**Exercise task**: What is needed is an exact copy of the entries below, from the line that contains "Using seagull's outstretched" through the final line, both included, and nothing else.

+--

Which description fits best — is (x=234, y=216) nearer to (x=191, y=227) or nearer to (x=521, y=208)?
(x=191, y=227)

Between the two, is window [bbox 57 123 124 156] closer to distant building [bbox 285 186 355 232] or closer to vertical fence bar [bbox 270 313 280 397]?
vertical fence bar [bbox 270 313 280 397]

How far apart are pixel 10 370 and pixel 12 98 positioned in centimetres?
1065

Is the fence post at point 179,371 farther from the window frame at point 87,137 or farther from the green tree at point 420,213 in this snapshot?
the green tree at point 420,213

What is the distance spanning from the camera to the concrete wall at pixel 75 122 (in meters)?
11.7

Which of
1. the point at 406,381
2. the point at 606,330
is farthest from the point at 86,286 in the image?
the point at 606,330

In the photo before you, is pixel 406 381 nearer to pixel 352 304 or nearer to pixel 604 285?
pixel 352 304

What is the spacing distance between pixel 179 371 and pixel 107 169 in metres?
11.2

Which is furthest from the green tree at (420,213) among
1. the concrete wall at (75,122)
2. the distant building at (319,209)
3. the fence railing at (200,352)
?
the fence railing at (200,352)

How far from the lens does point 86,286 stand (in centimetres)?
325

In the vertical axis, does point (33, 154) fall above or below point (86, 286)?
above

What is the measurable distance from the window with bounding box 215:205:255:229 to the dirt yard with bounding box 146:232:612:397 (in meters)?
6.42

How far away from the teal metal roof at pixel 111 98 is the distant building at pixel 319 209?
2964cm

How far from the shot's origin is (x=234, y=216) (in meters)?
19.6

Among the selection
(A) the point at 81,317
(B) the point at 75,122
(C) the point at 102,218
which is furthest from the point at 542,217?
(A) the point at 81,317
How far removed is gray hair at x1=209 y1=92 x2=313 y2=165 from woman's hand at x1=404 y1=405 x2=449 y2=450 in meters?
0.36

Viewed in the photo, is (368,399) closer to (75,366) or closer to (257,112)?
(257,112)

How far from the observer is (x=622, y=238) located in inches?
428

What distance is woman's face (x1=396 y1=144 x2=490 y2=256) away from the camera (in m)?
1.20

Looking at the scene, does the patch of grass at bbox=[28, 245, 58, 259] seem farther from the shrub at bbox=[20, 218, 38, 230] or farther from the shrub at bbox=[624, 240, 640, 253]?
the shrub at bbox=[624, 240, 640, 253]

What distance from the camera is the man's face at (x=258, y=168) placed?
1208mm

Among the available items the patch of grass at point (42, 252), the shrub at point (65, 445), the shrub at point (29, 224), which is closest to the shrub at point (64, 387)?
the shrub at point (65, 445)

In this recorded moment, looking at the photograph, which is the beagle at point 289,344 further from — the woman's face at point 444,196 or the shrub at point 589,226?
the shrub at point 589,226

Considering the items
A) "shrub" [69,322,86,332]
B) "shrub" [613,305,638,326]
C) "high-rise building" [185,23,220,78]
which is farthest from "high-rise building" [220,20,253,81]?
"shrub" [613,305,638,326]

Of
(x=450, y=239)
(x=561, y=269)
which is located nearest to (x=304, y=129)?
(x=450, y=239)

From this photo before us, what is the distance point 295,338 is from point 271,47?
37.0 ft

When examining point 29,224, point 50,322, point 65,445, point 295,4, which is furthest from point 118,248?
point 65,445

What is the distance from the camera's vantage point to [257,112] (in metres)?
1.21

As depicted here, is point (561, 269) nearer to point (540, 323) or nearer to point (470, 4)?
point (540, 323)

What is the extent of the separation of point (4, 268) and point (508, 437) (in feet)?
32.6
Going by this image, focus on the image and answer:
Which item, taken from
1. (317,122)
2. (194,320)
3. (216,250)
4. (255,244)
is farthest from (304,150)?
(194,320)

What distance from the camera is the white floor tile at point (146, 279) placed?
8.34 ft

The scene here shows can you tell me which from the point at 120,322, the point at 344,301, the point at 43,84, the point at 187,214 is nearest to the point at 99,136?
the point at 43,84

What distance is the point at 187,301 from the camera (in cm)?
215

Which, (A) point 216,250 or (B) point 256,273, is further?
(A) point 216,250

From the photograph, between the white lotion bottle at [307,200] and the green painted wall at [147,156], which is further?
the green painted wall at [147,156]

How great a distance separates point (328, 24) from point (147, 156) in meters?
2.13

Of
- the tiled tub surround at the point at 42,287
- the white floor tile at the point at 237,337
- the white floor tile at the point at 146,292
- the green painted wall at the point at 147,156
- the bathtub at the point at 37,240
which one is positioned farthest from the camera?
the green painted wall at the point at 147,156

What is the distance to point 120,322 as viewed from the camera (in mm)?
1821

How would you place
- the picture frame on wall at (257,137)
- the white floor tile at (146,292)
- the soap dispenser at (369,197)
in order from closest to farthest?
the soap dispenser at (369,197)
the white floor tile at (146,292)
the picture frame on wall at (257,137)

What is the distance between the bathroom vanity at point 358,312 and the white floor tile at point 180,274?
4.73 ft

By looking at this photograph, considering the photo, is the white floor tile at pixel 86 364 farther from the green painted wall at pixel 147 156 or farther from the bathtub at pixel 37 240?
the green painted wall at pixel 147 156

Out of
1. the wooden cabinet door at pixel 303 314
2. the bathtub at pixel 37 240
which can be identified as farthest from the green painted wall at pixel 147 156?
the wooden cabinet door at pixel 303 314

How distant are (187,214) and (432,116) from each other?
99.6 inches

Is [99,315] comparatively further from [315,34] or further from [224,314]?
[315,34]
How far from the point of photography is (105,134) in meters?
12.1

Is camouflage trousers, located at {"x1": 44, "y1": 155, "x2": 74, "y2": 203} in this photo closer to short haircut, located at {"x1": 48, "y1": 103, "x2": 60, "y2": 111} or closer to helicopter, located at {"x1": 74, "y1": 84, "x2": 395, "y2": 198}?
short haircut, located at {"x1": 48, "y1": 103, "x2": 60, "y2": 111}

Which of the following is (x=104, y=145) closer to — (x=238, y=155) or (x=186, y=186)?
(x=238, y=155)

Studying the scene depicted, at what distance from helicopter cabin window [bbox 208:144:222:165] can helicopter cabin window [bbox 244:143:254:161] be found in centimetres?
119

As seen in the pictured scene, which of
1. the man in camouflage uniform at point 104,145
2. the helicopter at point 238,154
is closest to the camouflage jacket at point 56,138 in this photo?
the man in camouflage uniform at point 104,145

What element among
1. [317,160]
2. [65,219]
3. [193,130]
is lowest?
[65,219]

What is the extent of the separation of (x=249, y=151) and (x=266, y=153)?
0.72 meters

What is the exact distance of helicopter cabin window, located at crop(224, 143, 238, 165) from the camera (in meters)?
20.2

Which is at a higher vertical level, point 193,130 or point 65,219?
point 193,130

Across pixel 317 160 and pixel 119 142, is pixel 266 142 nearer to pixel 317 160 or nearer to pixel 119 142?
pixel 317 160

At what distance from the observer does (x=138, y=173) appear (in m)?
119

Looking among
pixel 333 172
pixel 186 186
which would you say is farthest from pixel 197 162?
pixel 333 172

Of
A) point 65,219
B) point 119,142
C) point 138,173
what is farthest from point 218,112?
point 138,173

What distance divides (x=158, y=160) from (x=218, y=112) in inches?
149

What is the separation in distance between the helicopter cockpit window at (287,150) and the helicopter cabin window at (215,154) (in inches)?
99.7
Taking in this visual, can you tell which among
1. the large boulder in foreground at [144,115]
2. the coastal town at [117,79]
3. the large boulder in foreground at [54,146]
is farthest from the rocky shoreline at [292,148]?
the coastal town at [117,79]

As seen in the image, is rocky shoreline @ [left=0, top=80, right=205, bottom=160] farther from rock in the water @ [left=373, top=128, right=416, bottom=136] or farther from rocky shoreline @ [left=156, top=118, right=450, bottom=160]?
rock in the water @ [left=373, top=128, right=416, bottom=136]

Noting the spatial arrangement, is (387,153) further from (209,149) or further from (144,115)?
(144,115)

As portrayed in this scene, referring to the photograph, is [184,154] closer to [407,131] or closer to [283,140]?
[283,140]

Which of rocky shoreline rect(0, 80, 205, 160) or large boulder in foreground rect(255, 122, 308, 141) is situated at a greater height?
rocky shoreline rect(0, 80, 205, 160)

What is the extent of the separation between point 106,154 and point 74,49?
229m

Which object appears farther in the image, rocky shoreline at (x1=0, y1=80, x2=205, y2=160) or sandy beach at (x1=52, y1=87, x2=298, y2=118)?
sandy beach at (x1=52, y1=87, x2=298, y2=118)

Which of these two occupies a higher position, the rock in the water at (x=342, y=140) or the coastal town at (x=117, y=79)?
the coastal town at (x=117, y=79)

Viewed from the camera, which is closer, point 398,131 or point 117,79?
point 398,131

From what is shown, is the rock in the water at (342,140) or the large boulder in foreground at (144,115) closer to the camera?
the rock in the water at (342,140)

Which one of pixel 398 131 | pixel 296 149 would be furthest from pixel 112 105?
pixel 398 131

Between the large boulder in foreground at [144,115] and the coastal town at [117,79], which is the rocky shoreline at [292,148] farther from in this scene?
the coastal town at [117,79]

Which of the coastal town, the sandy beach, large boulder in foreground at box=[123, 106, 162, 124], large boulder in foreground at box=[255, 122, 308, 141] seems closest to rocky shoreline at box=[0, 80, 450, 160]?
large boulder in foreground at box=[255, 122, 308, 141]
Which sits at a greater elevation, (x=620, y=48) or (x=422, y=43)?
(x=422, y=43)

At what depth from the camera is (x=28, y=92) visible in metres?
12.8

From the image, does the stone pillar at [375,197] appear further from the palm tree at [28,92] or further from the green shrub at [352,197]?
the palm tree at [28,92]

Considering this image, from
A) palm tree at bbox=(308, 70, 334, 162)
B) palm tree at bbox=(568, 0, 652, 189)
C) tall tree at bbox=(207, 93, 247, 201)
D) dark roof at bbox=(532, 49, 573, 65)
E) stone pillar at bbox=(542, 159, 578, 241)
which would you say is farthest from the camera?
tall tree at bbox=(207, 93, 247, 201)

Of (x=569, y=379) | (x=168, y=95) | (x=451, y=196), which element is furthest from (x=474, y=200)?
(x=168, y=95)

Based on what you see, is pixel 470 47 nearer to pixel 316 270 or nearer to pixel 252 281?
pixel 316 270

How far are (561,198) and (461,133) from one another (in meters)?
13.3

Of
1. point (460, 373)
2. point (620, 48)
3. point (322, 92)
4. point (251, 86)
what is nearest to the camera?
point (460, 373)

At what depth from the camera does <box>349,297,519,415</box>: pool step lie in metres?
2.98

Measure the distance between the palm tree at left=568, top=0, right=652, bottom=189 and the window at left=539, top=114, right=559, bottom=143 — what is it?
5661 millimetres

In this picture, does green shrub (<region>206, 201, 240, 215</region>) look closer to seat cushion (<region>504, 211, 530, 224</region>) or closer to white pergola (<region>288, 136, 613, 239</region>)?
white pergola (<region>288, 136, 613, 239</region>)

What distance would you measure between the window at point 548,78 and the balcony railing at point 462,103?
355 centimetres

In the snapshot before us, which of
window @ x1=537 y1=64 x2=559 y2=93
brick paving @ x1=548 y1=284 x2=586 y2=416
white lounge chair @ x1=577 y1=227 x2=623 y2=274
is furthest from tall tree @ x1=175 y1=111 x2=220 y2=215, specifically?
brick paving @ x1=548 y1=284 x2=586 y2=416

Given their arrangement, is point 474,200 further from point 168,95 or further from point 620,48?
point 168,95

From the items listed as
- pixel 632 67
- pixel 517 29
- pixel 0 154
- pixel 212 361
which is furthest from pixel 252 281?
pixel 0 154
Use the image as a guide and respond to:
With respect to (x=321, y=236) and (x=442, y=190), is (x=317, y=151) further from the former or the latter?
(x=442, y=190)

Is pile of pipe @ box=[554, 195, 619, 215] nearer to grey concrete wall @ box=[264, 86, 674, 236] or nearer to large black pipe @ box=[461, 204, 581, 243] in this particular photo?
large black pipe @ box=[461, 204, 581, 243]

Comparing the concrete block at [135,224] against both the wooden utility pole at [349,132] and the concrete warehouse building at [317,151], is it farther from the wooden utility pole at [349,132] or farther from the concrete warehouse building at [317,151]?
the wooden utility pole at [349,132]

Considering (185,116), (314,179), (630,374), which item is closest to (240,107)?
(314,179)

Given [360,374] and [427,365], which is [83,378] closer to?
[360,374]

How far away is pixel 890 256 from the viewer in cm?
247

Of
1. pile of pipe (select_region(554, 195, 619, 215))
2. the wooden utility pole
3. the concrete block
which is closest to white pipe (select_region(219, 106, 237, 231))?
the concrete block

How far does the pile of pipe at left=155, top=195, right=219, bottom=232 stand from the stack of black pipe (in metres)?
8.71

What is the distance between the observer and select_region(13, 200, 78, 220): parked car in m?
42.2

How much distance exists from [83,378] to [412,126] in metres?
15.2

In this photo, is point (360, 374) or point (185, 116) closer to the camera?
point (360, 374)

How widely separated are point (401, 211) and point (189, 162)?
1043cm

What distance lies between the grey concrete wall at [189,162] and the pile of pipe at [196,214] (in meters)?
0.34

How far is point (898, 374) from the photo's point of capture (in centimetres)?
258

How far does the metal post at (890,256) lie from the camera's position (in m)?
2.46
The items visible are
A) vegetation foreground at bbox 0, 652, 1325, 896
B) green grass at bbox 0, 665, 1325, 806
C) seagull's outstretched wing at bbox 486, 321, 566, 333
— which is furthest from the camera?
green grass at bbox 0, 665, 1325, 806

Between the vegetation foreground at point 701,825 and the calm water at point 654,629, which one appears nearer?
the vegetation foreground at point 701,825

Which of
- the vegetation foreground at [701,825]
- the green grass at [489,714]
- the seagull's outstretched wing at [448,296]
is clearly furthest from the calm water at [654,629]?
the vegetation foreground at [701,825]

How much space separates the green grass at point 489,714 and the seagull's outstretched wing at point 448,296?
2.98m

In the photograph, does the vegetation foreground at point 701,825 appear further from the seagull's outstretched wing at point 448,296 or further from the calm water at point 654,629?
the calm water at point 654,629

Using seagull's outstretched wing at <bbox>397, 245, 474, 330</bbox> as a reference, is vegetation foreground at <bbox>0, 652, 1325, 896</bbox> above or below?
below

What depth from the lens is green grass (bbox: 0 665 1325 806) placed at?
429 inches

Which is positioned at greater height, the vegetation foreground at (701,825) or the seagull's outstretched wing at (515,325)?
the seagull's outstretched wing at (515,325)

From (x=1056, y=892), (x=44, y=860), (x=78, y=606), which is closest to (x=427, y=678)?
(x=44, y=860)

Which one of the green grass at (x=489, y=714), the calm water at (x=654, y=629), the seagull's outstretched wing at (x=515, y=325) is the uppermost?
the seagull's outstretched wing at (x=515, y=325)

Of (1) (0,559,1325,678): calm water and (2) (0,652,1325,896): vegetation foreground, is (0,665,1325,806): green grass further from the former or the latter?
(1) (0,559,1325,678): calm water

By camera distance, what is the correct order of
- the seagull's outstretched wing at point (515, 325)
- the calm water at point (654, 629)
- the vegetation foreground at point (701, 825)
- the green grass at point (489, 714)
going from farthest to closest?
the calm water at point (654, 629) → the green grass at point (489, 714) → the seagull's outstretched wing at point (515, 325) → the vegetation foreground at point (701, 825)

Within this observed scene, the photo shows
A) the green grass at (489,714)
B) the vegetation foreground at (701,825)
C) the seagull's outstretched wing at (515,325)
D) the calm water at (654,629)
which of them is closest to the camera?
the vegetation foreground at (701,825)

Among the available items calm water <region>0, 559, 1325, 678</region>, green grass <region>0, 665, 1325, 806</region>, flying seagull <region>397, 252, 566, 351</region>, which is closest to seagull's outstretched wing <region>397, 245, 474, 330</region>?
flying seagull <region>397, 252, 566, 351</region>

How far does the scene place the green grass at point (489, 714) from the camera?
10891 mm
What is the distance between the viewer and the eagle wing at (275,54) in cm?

+--

**Task response**:
Using seagull's outstretched wing at <bbox>397, 245, 474, 330</bbox> as a reference, is vegetation foreground at <bbox>0, 652, 1325, 896</bbox> above or below?
below

What depth from the lens is green grass (bbox: 0 665 1325 806) placed at?
429 inches

Which is positioned at greater height, the vegetation foreground at (701,825) or the seagull's outstretched wing at (515,325)?
the seagull's outstretched wing at (515,325)

From (x=1056, y=892), (x=44, y=860), (x=78, y=606), which is closest to (x=427, y=678)?
(x=44, y=860)

Which one of the green grass at (x=489, y=714), the calm water at (x=654, y=629), the seagull's outstretched wing at (x=515, y=325) is the uppermost?
the seagull's outstretched wing at (x=515, y=325)

Of (1) (0,559,1325,678): calm water and (2) (0,652,1325,896): vegetation foreground, is (0,665,1325,806): green grass further from the former or the latter?
(1) (0,559,1325,678): calm water

By camera distance, what is the correct order of
- the seagull's outstretched wing at point (515, 325)
- the calm water at point (654, 629)
- the vegetation foreground at point (701, 825)
- the green grass at point (489, 714)
going from farthest to closest?
the calm water at point (654, 629) → the green grass at point (489, 714) → the seagull's outstretched wing at point (515, 325) → the vegetation foreground at point (701, 825)

Within this observed scene, the photo shows
A) the green grass at (489,714)
B) the vegetation foreground at (701,825)
C) the seagull's outstretched wing at (515,325)
D) the calm water at (654,629)
which of them is closest to the camera?
the vegetation foreground at (701,825)

Among the available items calm water <region>0, 559, 1325, 678</region>, green grass <region>0, 665, 1325, 806</region>, flying seagull <region>397, 252, 566, 351</region>, which is closest to seagull's outstretched wing <region>397, 245, 474, 330</region>?
flying seagull <region>397, 252, 566, 351</region>

How far does the scene place the green grass at point (489, 714) from the camera?
10891 mm
What is the distance between the viewer and the eagle wing at (275,54) in cm?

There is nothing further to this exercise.